From the first line to the last, write out the listing exactly.

____________

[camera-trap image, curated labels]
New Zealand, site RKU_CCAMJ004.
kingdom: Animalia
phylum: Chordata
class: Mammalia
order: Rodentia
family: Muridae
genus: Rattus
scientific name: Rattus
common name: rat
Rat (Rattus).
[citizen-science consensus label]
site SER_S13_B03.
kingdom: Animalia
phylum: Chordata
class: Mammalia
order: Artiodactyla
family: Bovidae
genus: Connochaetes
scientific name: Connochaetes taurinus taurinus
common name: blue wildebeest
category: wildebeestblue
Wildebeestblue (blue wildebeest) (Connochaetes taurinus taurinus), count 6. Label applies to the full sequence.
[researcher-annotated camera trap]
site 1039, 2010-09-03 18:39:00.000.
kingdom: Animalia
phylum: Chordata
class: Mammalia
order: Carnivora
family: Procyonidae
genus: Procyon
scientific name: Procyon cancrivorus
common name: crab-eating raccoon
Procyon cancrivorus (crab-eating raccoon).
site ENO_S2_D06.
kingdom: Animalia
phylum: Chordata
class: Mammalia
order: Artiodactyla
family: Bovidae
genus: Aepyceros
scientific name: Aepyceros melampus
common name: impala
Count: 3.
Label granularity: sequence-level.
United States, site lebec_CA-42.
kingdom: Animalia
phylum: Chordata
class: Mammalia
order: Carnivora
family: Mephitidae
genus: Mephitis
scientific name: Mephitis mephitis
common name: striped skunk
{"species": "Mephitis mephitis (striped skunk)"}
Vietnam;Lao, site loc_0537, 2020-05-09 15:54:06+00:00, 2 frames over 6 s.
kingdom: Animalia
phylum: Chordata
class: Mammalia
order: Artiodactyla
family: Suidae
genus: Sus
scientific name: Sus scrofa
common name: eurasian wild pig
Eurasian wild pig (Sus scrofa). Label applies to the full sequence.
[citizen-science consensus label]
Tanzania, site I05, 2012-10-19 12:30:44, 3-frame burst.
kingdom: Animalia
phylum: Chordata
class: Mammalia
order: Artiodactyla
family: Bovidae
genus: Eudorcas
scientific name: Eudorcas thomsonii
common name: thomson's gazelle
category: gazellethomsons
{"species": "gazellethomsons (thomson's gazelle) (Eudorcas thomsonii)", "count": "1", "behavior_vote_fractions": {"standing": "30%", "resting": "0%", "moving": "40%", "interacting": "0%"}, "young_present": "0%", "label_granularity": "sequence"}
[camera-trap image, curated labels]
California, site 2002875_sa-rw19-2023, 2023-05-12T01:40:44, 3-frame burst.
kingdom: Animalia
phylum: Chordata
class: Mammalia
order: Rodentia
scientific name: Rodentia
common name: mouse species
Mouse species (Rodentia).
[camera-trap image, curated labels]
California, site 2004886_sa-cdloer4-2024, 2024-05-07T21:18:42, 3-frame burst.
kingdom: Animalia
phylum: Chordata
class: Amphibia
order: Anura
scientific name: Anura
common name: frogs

____________

Response to the task ::
[camera-trap image, curated labels]
New Zealand, site RKU_CCAMJ004.
kingdom: Animalia
phylum: Chordata
class: Mammalia
order: Rodentia
family: Muridae
genus: Rattus
scientific name: Rattus
common name: rat
Rat (Rattus).
[citizen-science consensus label]
site SER_S13_B03.
kingdom: Animalia
phylum: Chordata
class: Mammalia
order: Artiodactyla
family: Bovidae
genus: Connochaetes
scientific name: Connochaetes taurinus taurinus
common name: blue wildebeest
category: wildebeestblue
Wildebeestblue (blue wildebeest) (Connochaetes taurinus taurinus), count 6. Label applies to the full sequence.
[researcher-annotated camera trap]
site 1039, 2010-09-03 18:39:00.000.
kingdom: Animalia
phylum: Chordata
class: Mammalia
order: Carnivora
family: Procyonidae
genus: Procyon
scientific name: Procyon cancrivorus
common name: crab-eating raccoon
Procyon cancrivorus (crab-eating raccoon).
site ENO_S2_D06.
kingdom: Animalia
phylum: Chordata
class: Mammalia
order: Artiodactyla
family: Bovidae
genus: Aepyceros
scientific name: Aepyceros melampus
common name: impala
Count: 3.
Label granularity: sequence-level.
United States, site lebec_CA-42.
kingdom: Animalia
phylum: Chordata
class: Mammalia
order: Carnivora
family: Mephitidae
genus: Mephitis
scientific name: Mephitis mephitis
common name: striped skunk
{"species": "Mephitis mephitis (striped skunk)"}
Vietnam;Lao, site loc_0537, 2020-05-09 15:54:06+00:00, 2 frames over 6 s.
kingdom: Animalia
phylum: Chordata
class: Mammalia
order: Artiodactyla
family: Suidae
genus: Sus
scientific name: Sus scrofa
common name: eurasian wild pig
Eurasian wild pig (Sus scrofa). Label applies to the full sequence.
[citizen-science consensus label]
Tanzania, site I05, 2012-10-19 12:30:44, 3-frame burst.
kingdom: Animalia
phylum: Chordata
class: Mammalia
order: Artiodactyla
family: Bovidae
genus: Eudorcas
scientific name: Eudorcas thomsonii
common name: thomson's gazelle
category: gazellethomsons
{"species": "gazellethomsons (thomson's gazelle) (Eudorcas thomsonii)", "count": "1", "behavior_vote_fractions": {"standing": "30%", "resting": "0%", "moving": "40%", "interacting": "0%"}, "young_present": "0%", "label_granularity": "sequence"}
[camera-trap image, curated labels]
California, site 2002875_sa-rw19-2023, 2023-05-12T01:40:44, 3-frame burst.
kingdom: Animalia
phylum: Chordata
class: Mammalia
order: Rodentia
scientific name: Rodentia
common name: mouse species
Mouse species (Rodentia).
[camera-trap image, curated labels]
California, site 2004886_sa-cdloer4-2024, 2024-05-07T21:18:42, 3-frame burst.
kingdom: Animalia
phylum: Chordata
class: Amphibia
order: Anura
scientific name: Anura
common name: frogs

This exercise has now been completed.